We were, however, invited to partake in some friends' already-planned feast.  Our contribution to the affair ended up being our house- it is the biggest of the 3 families and we actually have a great playroom and backyard for all the little people.

First annual family Thanksgiving picture (Jenny- we finally have a great front porch to take pics on!)

Our friend Matt, carving, made the hands-down best turkey I've ever eaten.

We seem to get really lucky in the "having friends that are photographers" department.  Geoff took some great shots that day.

Ready for take-off

Baby boys

G checking out newborn Baby A

When Joe came home we put up our Christmas decorations which really helped warm up the house.
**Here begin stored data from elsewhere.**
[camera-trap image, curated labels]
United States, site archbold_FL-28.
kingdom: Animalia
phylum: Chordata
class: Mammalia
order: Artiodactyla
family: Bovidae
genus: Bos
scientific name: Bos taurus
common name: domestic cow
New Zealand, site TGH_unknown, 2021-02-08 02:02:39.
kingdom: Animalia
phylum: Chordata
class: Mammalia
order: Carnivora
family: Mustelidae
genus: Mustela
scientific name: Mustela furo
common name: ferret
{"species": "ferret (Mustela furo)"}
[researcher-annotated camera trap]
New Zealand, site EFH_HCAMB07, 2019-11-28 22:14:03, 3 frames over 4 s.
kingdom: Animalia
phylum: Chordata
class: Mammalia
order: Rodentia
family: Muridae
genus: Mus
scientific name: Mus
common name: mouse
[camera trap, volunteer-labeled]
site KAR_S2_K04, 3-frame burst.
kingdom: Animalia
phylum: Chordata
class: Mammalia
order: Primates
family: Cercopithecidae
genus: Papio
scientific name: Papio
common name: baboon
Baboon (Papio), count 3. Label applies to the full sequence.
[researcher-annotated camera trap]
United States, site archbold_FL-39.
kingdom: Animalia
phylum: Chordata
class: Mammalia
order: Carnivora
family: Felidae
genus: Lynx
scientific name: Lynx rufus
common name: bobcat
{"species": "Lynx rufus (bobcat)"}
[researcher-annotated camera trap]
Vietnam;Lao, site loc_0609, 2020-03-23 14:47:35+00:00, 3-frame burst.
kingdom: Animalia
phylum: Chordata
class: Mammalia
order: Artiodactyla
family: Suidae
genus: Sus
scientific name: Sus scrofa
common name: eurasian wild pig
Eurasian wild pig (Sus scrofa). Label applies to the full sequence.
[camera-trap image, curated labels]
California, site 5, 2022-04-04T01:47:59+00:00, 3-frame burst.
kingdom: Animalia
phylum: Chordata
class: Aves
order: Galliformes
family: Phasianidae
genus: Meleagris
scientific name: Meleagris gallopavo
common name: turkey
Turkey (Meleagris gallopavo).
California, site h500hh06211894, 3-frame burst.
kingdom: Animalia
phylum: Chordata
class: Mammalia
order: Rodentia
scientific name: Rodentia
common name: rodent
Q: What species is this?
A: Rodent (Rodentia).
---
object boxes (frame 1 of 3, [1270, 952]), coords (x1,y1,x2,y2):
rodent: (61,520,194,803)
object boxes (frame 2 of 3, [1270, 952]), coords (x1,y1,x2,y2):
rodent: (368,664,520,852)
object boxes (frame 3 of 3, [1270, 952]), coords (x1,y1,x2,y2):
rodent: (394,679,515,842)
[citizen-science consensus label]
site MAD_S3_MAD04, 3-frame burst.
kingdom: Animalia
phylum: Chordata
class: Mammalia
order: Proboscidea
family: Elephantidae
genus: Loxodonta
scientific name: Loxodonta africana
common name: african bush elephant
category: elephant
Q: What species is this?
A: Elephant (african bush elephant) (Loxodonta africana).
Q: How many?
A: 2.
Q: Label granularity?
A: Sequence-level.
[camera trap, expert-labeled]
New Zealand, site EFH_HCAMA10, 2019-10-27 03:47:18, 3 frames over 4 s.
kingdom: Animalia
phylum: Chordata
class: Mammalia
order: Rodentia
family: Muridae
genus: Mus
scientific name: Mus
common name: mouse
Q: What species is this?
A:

I think I know how to do this...

Black Friday

I may have already mentioned that it is pretty nice to be away from all of the crazy holiday shopping in the States.  It becomes so stressful, not to mention crowded, and all about more and more THINGS.  And after seeing some of the news footage from this year's Black Friday, I was actually a little ill.  Of course being away from the States....and in a Muslim country, you also lose out on the Christmas decorations and holiday "spirit" in the air.  Most of you know I do love shopping, and to start off the Christmas season a girlfriend and I decided to have our own Black Friday.  The shopping turned out quite nice- we went to the Medina and bought lots of gifts and of course it wasn't crowded!  For lunch we decided to try out the T.G.I.Fridays in town to celebrate our American "holiday".  Of course I tried to order chicken fajitas..."Sorry Madame, we do not have that today." OK, beef fajitas..."No, that will take over an hour to make"...I ended up with some questionable pasta.  My friend Whitney thought the club sandwich looked promising- it came out as a couple of pieces of white bread with one slice of ham on it. Yuck.  Oh, and the trip to the restaurant took about 2 hours from start to finish.  Nice.  

I'm sure this is what your Black Friday looked like too.  (Sorry for the terrible picture.  I don't  like to take my iPhone out and advertise it.)
I'm playing catch-up, so hopefully more posts will follow this week!